Task goal.
Copy out word for word everything from the line containing "How much intervening" down to the last of the lines below.

━━━━━━━━━━

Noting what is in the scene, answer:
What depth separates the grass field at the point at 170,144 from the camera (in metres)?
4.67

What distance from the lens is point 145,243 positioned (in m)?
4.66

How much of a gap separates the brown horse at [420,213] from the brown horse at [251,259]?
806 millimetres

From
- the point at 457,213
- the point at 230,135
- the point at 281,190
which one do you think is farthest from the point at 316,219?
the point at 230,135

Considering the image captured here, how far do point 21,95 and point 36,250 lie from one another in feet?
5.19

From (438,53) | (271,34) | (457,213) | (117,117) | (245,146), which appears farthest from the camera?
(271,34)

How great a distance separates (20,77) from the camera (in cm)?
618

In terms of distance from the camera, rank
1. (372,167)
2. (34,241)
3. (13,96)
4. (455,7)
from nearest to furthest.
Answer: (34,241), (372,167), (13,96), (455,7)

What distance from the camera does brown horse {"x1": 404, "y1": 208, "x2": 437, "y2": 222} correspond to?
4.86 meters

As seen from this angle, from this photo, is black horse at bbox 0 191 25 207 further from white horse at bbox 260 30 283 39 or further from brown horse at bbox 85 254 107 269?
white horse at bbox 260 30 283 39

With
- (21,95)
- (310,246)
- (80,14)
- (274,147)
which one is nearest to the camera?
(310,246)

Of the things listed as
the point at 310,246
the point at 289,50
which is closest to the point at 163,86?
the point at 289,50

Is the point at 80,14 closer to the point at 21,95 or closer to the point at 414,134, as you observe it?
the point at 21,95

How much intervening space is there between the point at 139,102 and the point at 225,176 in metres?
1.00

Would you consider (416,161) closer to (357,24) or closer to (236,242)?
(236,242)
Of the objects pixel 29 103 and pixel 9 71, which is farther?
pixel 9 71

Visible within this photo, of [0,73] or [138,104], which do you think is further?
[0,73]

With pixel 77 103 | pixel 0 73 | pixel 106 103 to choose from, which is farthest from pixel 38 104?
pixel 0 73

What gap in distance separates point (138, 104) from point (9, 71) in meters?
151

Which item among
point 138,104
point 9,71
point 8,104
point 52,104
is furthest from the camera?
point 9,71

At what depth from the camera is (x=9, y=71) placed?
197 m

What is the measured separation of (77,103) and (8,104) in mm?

━━━━━━━━━━

Exercise output.
How much intervening space is there between the point at 139,102 and the point at 225,176 in metres?
1.00

Would you consider (416,161) closer to (357,24) or closer to (236,242)?
(236,242)
Of the objects pixel 29 103 and pixel 9 71, which is farther?
pixel 9 71

Visible within this photo, of [0,73] or [138,104], which do you think is further?
[0,73]

With pixel 77 103 | pixel 0 73 | pixel 106 103 to choose from, which is farthest from pixel 38 104?
pixel 0 73

What gap in distance separates point (138, 104) from point (9, 71) in meters?
151

Which item among
point 138,104
point 9,71
point 8,104
point 52,104
is furthest from the camera?
point 9,71

At what depth from the camera is (x=9, y=71) placed?
197 m

What is the measured separation of (77,103) and (8,104) in mm?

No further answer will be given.